The other thing they do is they usually cut advertising. Almost everyone does. Especially—and not to be rude—but the not-too-smart people. My answer is now is, when nobody is advertising, now is when people will notice your advertising. They’ve got to know where you are if you expect to sell. Do some guerrilla advertising. Find out what is going on in your town and put your name on t-shirts, go out and be part of the parade or whatever. Network, join power groups that have nothing to do with tile, but you are meeting more people.

If you aren’t getting the number of sales you were a year ago, you need to call more. Sales is literally a numbers game. If I have to call 20 people to get an interview, in a down time, I have to call 30 people. And if you stay positive and just say, OK, I used to call 20, now every day I’m going to call five more. You have to push.
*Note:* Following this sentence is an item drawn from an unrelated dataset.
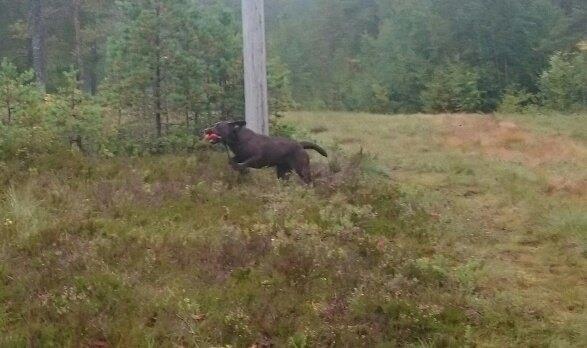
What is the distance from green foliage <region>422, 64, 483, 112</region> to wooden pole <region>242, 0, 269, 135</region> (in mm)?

If you used to close one out of 10 sales, now you have to push and get it to one out of nine.

Positive, successful people try not to be negative or be around negative people. They pump themselves up, and say, ‘I’m tougher and I’m one of the only ones that can do it.’ And that’s what they do—they don’t take no for an answer. They see opportunity. When other people don’t advertise, that is when they advertise.

More than ever they need to look at some non-traditional marketing methods. I don’t think that the traditional retail model really works in today’s high-speed, informed customer base. I think you have to research social networks like blogs, webpages, and opportunities like that. Even the catalogues look like lifestyle magazines. They don’t want you to order from the catalogue, they want you to get a better feel for what the stuff feels like or looks like in your home, and that draws people into the bricks and mortar.

Especially in this economy, know that quality absolutely has a reputation. If you cut quality because you have to cut some corners, it may help you survive a recession, but you will die afterwards because your reputation suffers so greatly. Especially today, when people pay good money, their expectations are much higher. It is hard to be a retailer. Customers have too many choices, too many places that they can buy, so they are very demanding. They want it all because they can. So don’t scrimp on quality.

I am very excited because I think this industry has huge potential and we can look forward to the future.